SOL is trading at a critical inflection point where the market is pricing in capitulation but the data is screaming accumulation. The 4h chart just printed a three white soldiers pattern — three consecutive bullish candles forming at support — which is historically one of the strongest bullish continuation signals in technical analysis. This is happening while RSI sits at 39.06, deep in oversold territory, and the market is drowning in extreme fear.
The funding rate is -0.0005, meaning shorts are paying longs to hold positions. When funding goes negative this deep into a selloff, it typically means professional traders are positioning for a squeeze. The open interest sits at USD 830M with zero liquidations in 24 hours — there is no fuel for a cascade liquidation event. The market has already shaken out the weak hands.
Here is what the exchanges are telling us: net outflow of USD 1.51M from Ethereum wallets over the last 12 hours.
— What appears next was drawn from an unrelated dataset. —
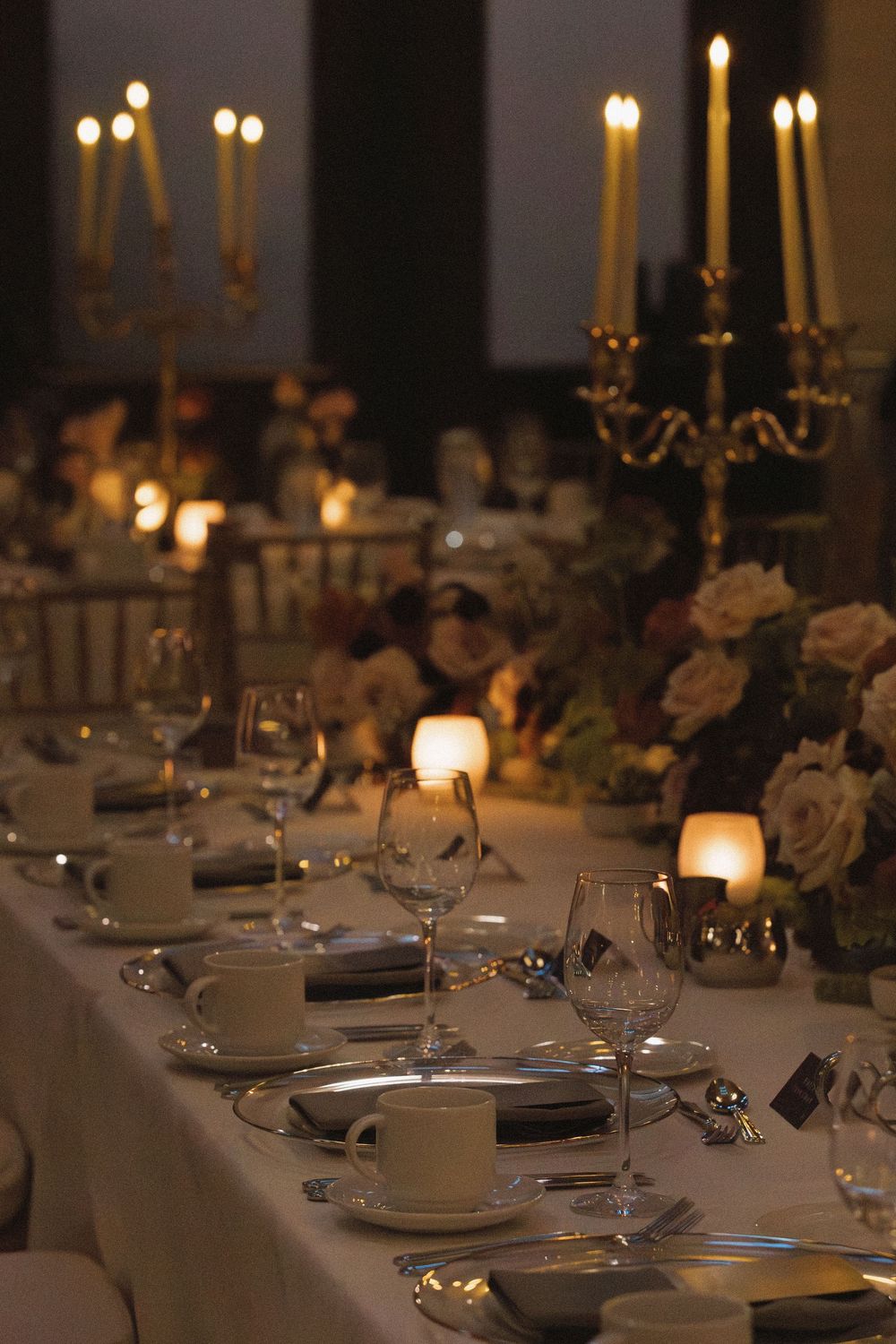 Elegant candlelit dinner table set with white linens, glowing tapers in brass holders, and delicate place settings.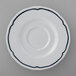 A white Tuxton saucer with a scalloped edge and blue trim.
That is not panic leaving — that is smart money moving tokens off exchanges. When whales withdraw during fear, they are not selling. They are stacking for the bounce.
The price is USD 82.70 on the 4h chart, trading between USD 79.61 support and USD 86.51 resistance. This is a tight range before a breakout. The question is not if — it is when.
I am not waiting for confirmation. I am entering at current levels with a mental stop at USD 76 (break below support = game over). Target is USD 89 — the next resistance level — for a 7.6% swing on a setup where the risk-reward is asymmetric because everyone is already out.
The crowd is terrified. The funding is negative. The pattern is bullish. This is the exact scenario where SOL rips while bears are still waiting for USD 70.
You fading this? ngmi. degen or die. NFA.